In this example, the "new" adjective can and should be converted to an absolute date but this does not answer the general problem, where that is not always possible.
Semantically, adjectives always represent unary relationships, different from verbs which can be unary ("Bob runs."), binary ("Bob runs to Alice.") or more ("Bob runs to Alice with Trudy."). This is confusing in English, because syntactically, adjectives are sometimes used in an unary ("new car") but other times in a binary ("The car is new.") way. In other languages, such as Russian, that is not the case, you would just say "Car new." (translated of course).
Now, mathematically, an unary relation can be seen as a set and the other way around. Thus, the most adequate RDF formalism would be, as @reto-gmür said, membership of a class "NewThing", as classes are sets of individuals. As RDF uses binary relations, we need, as sometimes in English, the helper relation "a".
However, while sets and unary relations can be seen as mathematically equivalent, and there is even a third equivalent formalism, a function to [0,1], there is a difference in emphasis.
Thus, in some cases it may be more appropriate to use a property with a boolean range like this:
:BobsCar :isNew "true"^^xsd:boolean.
or
:BobsCar :newness "true"^^xsd:boolean.
(both property names are a bit awkward).

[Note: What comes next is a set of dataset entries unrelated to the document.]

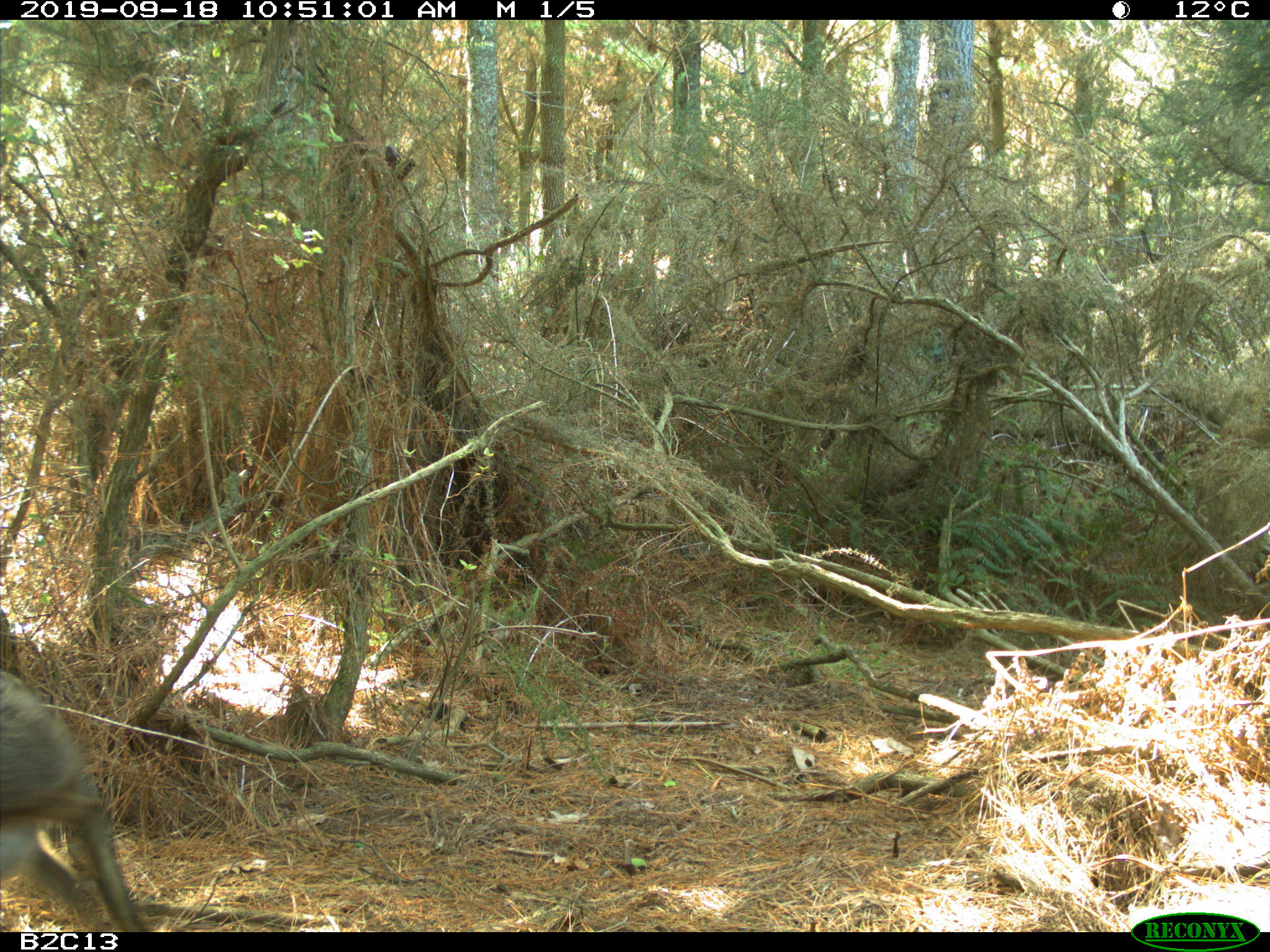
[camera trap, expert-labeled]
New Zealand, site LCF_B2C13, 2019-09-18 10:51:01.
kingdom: Animalia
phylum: Chordata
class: Mammalia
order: Diprotodontia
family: Macropodidae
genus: Notamacropus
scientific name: Notamacropus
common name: wallaby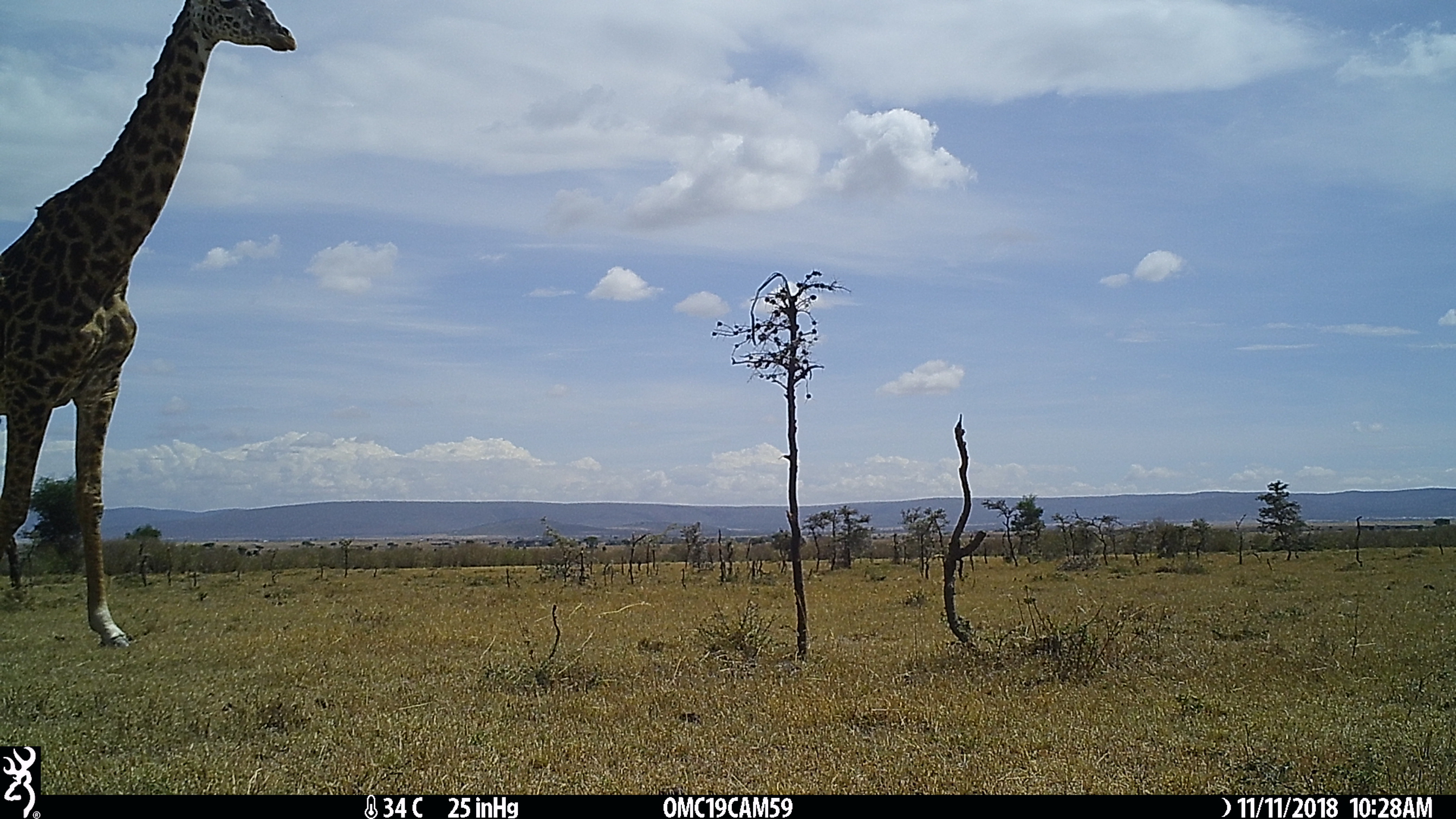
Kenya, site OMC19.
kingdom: Animalia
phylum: Chordata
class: Mammalia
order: Artiodactyla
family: Giraffidae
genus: Giraffa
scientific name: Giraffa camelopardalis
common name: northern giraffe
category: giraffe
Giraffe (northern giraffe) (Giraffa camelopardalis).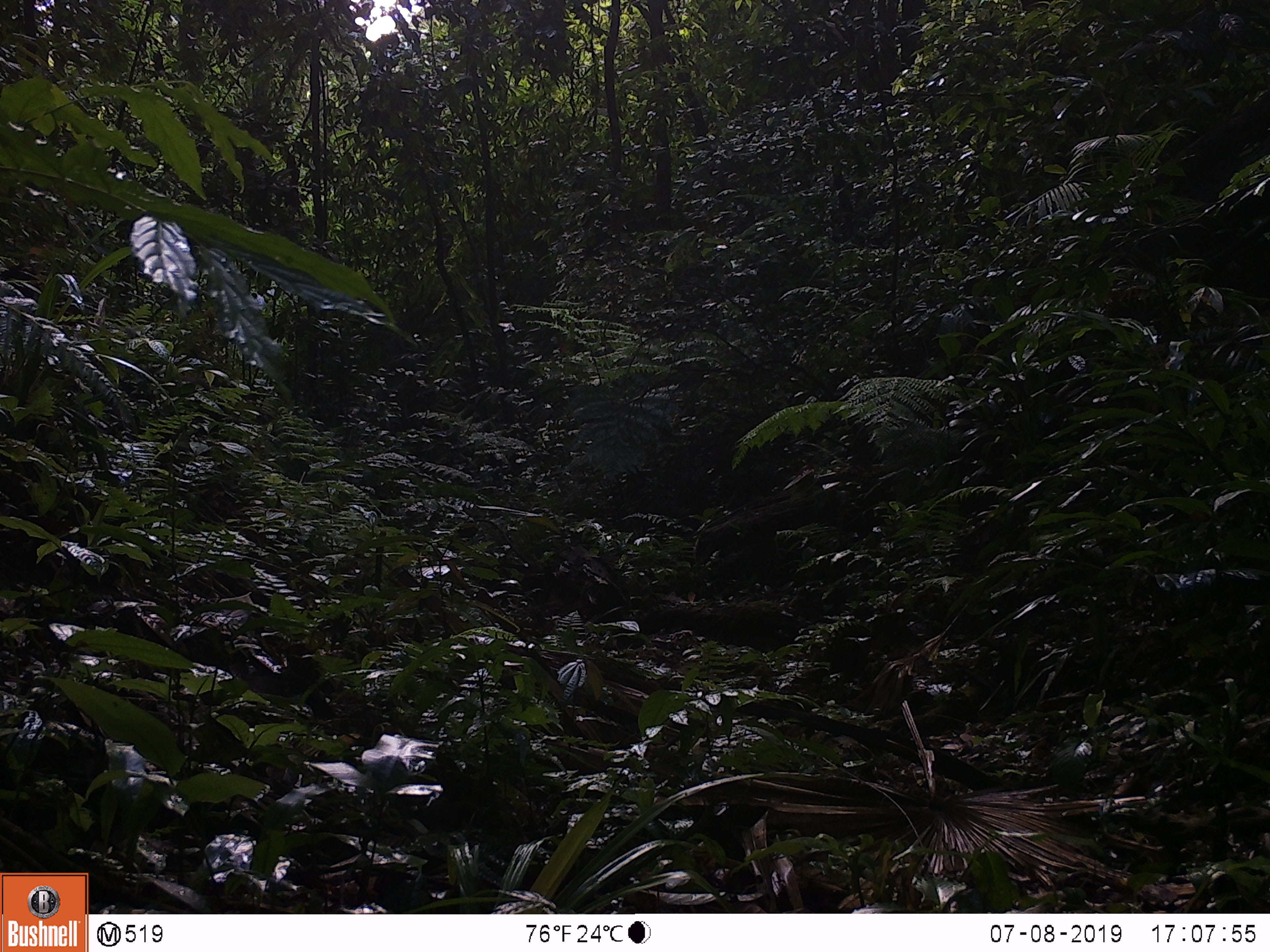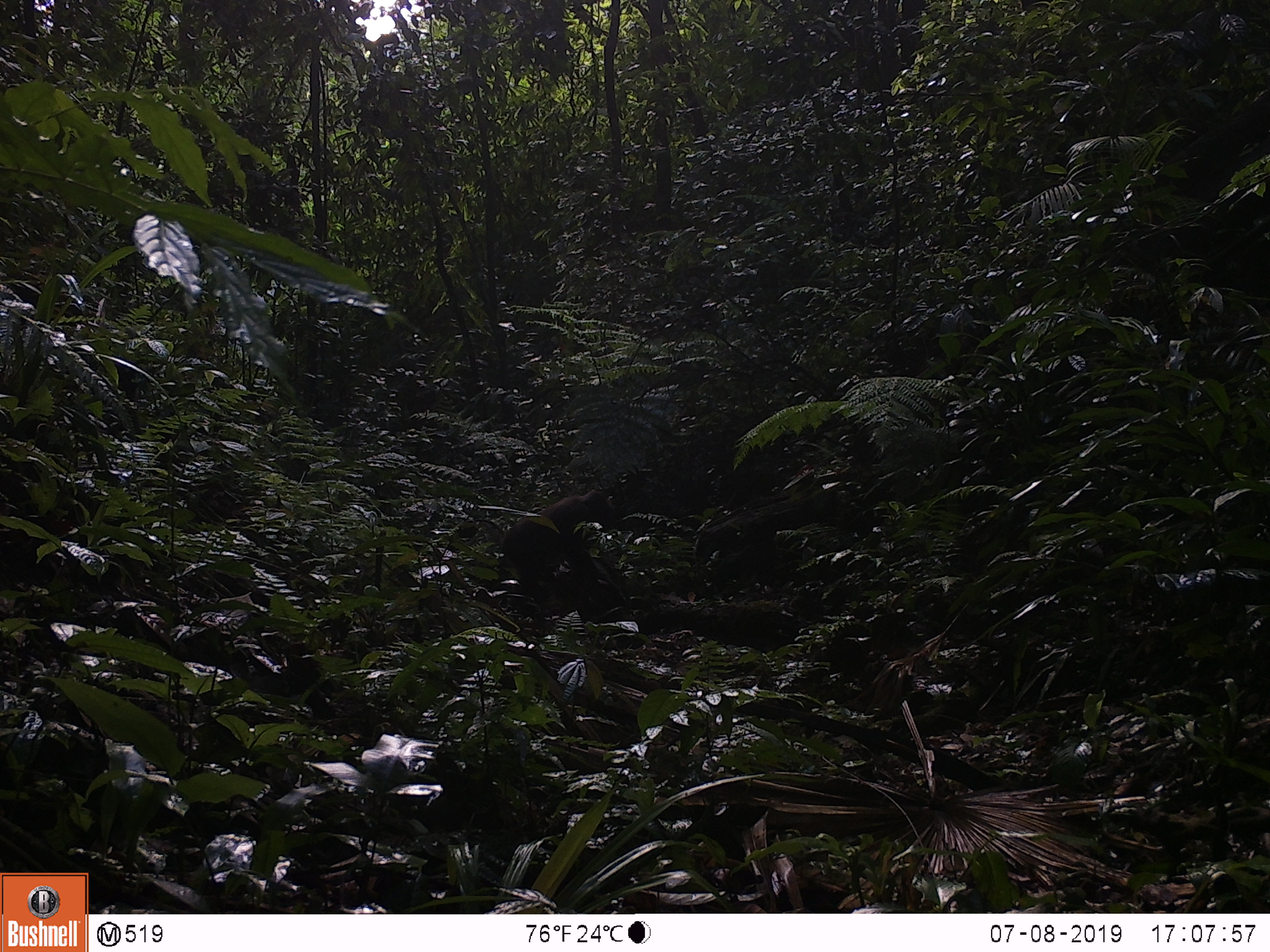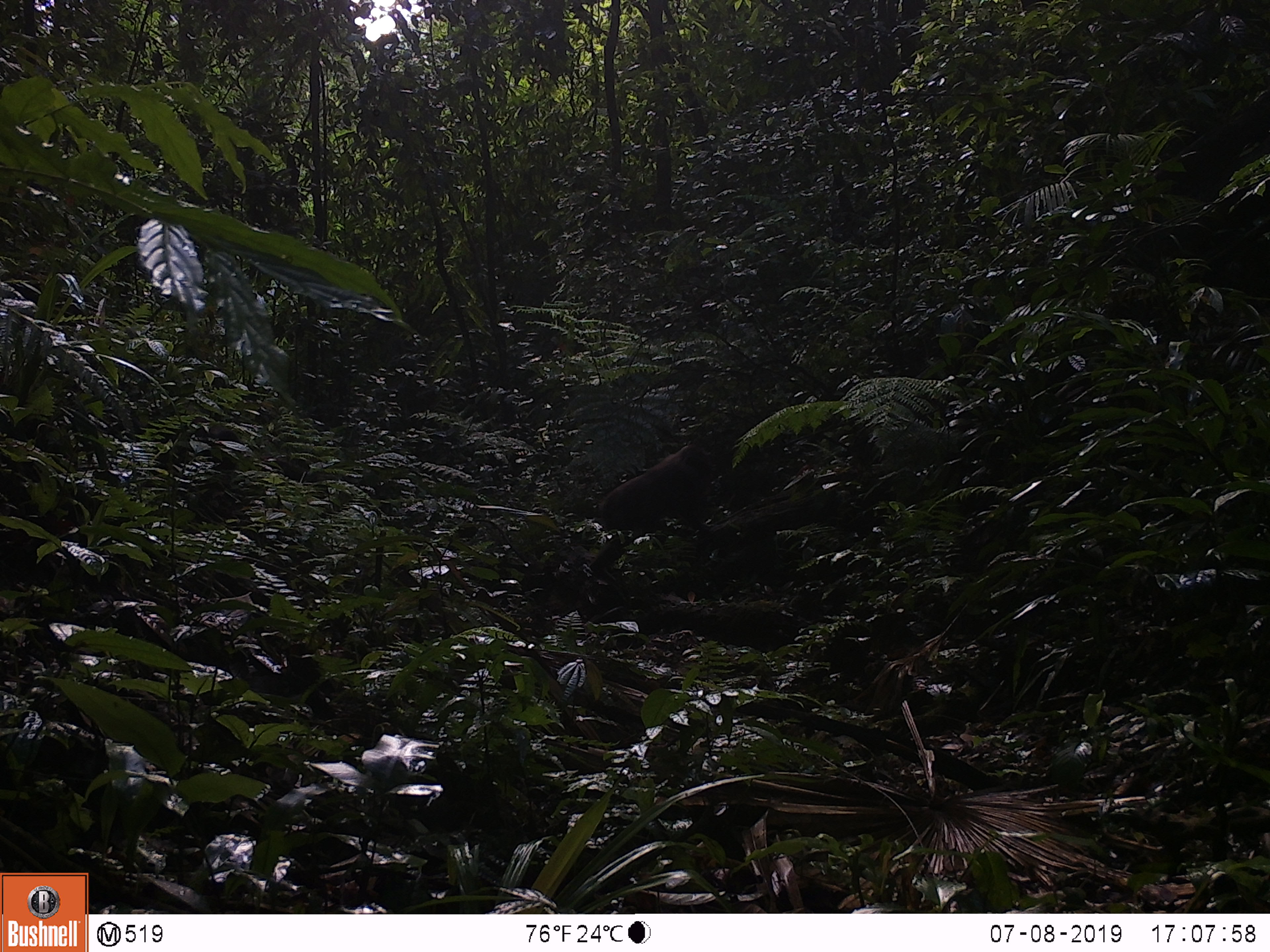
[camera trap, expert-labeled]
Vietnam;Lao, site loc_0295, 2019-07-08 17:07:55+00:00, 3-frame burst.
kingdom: Animalia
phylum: Chordata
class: Mammalia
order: Primates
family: Cercopithecidae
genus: Macaca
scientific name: Macaca arctoides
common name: stump-tailed macaque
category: stump tailed macaque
Stump tailed macaque (stump-tailed macaque) (Macaca arctoides). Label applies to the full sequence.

I did not see this last modelling variant very often, however, except when modelling statistical data using the RDF Data Cube vocabulary.
I think this last way of modelling is less useful for instance data and more for ontologies because you can define:
:newness rdfs:domain :Car; rdfs:range xsd:boolean.
whereas
:Car rdfs:subClassOf [owl:unionOf (:NewThings :OldThings)].
requires OWL and is more complex, so that I expect it to be less supported by reasoners. Still, class membership looks more elegant and in line with the RDF philosophy to me, so I would recommend that in most cases.